DO THIS
Locate each line in the rows below that contains the string "rock", and copy those lines out in full.
--- START INFORMATION SHOWN ---
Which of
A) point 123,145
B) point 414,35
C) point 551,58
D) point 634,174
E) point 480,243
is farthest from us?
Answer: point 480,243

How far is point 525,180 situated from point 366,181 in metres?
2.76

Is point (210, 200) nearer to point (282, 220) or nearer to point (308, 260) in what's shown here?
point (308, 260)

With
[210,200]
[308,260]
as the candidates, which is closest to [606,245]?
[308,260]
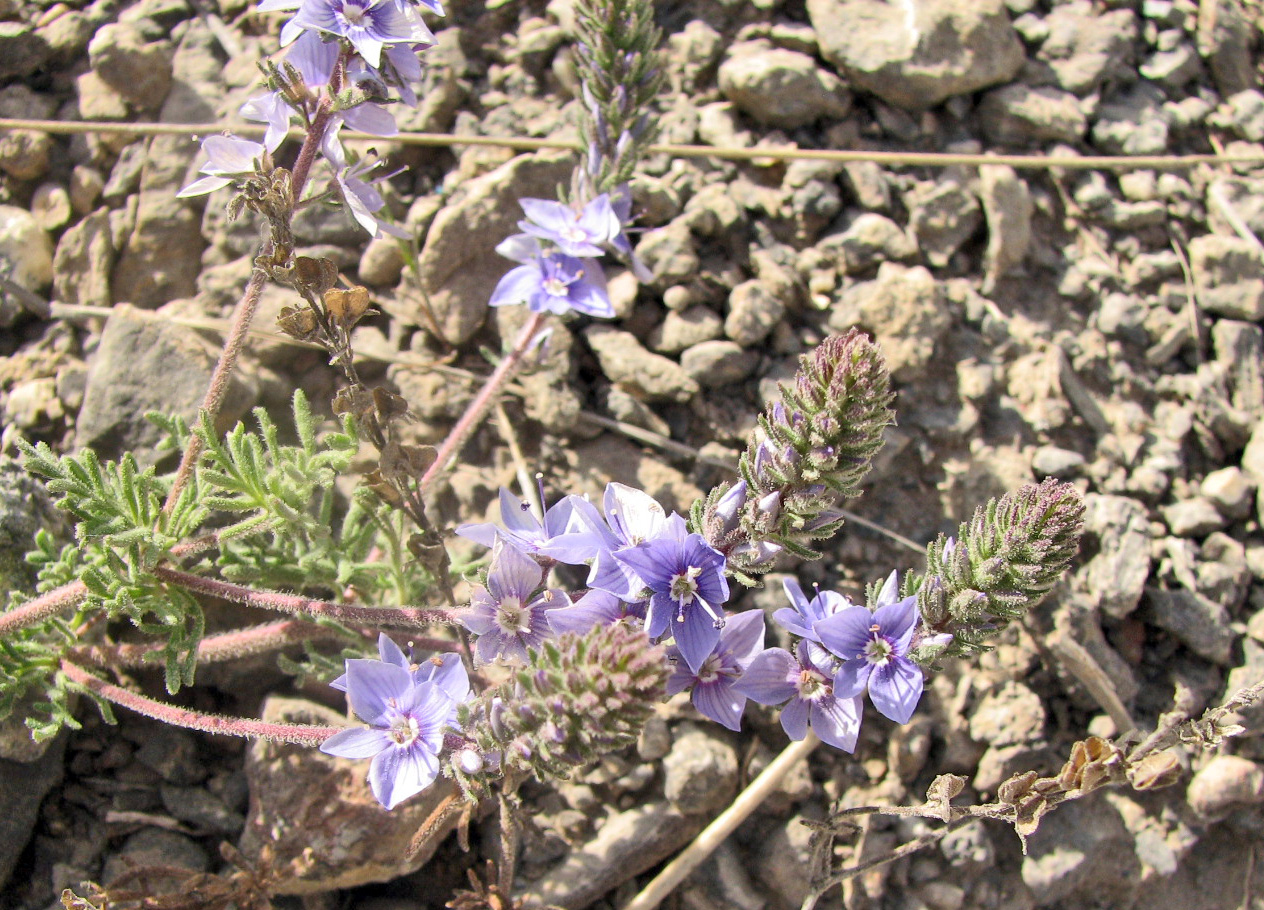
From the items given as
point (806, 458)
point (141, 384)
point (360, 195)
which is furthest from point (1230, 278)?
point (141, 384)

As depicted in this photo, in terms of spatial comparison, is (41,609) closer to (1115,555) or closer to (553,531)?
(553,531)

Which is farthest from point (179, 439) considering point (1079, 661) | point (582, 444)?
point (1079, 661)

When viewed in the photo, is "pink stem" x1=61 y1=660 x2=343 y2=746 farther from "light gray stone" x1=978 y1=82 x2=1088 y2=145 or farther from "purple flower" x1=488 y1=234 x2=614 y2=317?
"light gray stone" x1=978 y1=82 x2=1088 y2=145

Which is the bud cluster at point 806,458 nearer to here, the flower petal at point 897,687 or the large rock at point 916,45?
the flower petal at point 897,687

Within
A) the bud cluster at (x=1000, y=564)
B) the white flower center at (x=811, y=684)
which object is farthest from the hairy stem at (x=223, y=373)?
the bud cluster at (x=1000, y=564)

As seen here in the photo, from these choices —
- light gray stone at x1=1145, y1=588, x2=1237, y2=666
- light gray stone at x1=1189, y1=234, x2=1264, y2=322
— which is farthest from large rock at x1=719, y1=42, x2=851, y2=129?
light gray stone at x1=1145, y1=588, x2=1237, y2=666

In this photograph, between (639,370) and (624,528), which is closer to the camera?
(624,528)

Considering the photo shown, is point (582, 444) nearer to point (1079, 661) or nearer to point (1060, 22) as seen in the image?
--- END INFORMATION SHOWN ---
--- START INFORMATION SHOWN ---
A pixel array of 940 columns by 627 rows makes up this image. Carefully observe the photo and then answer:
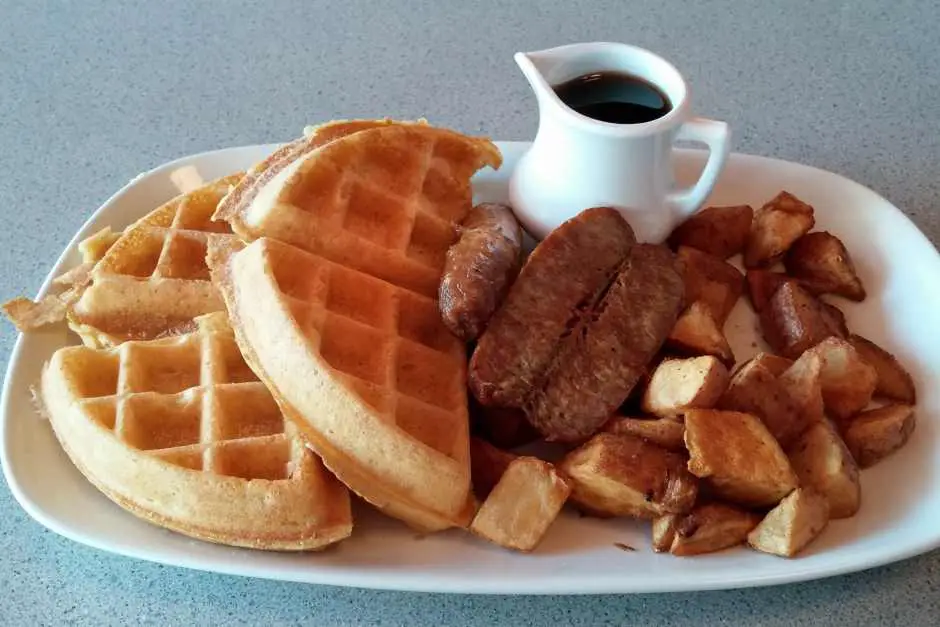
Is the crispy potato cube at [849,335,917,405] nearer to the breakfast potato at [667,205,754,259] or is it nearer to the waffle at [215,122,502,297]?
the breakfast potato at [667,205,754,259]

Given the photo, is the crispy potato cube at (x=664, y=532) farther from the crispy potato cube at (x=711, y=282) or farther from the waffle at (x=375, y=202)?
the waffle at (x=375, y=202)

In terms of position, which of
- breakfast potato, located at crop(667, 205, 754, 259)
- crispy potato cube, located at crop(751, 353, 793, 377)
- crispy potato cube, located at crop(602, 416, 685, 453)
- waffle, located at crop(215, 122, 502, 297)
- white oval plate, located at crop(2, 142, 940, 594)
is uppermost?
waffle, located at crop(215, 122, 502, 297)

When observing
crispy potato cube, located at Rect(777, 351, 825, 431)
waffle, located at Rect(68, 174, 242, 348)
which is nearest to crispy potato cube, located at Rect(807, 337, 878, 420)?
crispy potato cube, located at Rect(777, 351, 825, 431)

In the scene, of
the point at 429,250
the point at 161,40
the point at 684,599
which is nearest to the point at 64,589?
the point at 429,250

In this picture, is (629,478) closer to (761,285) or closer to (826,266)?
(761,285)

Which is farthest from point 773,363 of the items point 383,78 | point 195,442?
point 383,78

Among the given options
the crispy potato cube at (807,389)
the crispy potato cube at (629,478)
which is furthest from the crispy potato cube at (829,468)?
--- END INFORMATION SHOWN ---
ANSWER IN FULL
Which is the bud cluster at point 806,458 nearer to here, the flower petal at point 897,687 or the large rock at point 916,45?
— which is farthest from large rock at x1=719, y1=42, x2=851, y2=129?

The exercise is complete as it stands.